Basta poco per raccontare Les Rencontres d’Après Minuit, opera prima di Yann Gonzalez, forte già di ben ventitré candidature ai Cesar per i suoi cortometraggi che sono anche il cuore di quest’esordio nel lungometraggio. Costruito su un impianto teatrale intervallato da una serie di quadri che narrano sogni, desideri e perversioni dei componenti di questa incompiuta gang bang, il film è un pasticcio intellettuale e anche piuttosto presuntuoso che attinge a piene mani da molte ispirazioni letterarie. Un omaggio al cinema militante degli anni Settanta con ambizioni lynchiane, un flusso onirico in cui però non ci si riesce ad abbandonare, soprattutto a causa dei pomposi monologhi e di una forma che stanca molto presto.
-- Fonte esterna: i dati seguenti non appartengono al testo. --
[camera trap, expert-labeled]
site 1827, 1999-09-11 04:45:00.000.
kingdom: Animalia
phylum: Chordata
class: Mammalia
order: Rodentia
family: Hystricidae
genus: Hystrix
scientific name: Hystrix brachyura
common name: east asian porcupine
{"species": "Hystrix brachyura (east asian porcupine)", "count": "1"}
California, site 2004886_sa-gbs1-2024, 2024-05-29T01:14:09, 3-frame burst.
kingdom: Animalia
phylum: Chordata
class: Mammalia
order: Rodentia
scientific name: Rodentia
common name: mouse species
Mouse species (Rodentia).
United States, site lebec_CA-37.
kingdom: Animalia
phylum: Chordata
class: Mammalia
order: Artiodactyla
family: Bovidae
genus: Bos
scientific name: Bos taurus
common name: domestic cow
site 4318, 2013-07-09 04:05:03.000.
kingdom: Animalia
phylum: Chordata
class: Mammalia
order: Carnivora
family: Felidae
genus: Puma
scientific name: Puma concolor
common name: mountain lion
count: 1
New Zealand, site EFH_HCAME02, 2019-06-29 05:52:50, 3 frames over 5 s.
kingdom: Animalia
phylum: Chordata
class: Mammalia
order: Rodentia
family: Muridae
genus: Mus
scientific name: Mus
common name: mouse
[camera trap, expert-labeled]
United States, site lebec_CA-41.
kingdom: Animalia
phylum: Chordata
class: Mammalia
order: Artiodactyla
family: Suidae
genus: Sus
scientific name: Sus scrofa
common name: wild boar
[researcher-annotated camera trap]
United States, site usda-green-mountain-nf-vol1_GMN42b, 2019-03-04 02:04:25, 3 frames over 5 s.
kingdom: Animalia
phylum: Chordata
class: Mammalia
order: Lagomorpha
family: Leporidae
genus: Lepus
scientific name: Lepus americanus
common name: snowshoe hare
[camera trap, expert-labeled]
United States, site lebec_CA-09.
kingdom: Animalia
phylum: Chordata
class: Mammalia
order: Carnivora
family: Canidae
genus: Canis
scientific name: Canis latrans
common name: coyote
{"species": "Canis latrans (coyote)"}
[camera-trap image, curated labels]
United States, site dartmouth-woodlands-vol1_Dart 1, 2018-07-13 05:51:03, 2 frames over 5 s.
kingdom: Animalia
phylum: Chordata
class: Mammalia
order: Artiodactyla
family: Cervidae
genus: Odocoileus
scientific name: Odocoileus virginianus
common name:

Non aiuta neanche il cast, impostato e poco convincente, forse perché sin troppo convinto, e alla fine si salva l’unico non attore, Eric Cantona, di nuovo sulla Croisette dopo Il mio amico Eric, che con grande autoironia espone la triste storia di un uomo la cui vita è stata deviata da un membro troppo ambito.
Opera a suo modo sperimentale, Les Rencontres d’Après Minuit è però uno straordinario esempio di protezionismo, avendo avuto addirittura l’onore di essere selezionato come Evento Speciale alla Semaine de la Critique 2013. Quando succede in Italia, si preparano gli ortaggi, in Francia si grida al miracolo. Ai posteri l’ardua sentenza.